Module overview
Linked modules
Prerequisites: MANG1019 or MANG1047
Aims and Objectives
Learning Outcomes
Transferable and Generic Skills
Having successfully completed this module you will be able to:
- communicate effectively.
- plan and control effectively for successful completion of a personal workload;
- produce an integrated written report at an appropriate intellectual and practical level;
Subject Specific Intellectual and Research Skills
Having successfully completed this module you will be able to:
- interpret the output of statistical techniques used for the main data analytics applications.

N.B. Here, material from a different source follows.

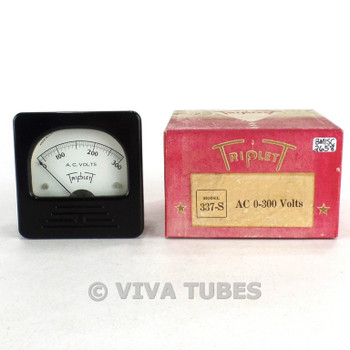 Details about  /General Electric 4901-107 AC Panel Meter 0-15A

- explain and evaluate concepts and tools needed to evaluate, analyse, and interpret large volume of data in different industries;
- plan the resources needed to evaluate and analyse data, critically apply findings, and disseminate the outcomes;
Knowledge and Understanding
Having successfully completed this module, you will be able to demonstrate knowledge and understanding of:
- the use of advanced analytics methods on large volume of data to derive actionable insights in different industries.
Syllabus
Learning and Teaching
Teaching and learning methods
Type | Hours |
---|---|
Teaching | 34 |
Independent Study | 116 |
Total study time | 150 |
Resources & Reading list
Textbooks
VanderPlas, J. (2022). Python Data Science Handbook.. Sebastopol, CA: O’Reilly Media.
Provost, F. and Fawcett, T. (2013). Data science for business. O’Reilly.
Han, J., Pei, J. and Tong, H. (2024). Data Mining: Concepts and Techniques. Morgan Kaufmann.
Baig, M.R., Govindan, G. and Shrimali, V.R. (2021). Data science for marketing analytics: a practical guide to forming a killer marketing strategy through data analysis with Python.. Birmingham, UK: Packt Publishing.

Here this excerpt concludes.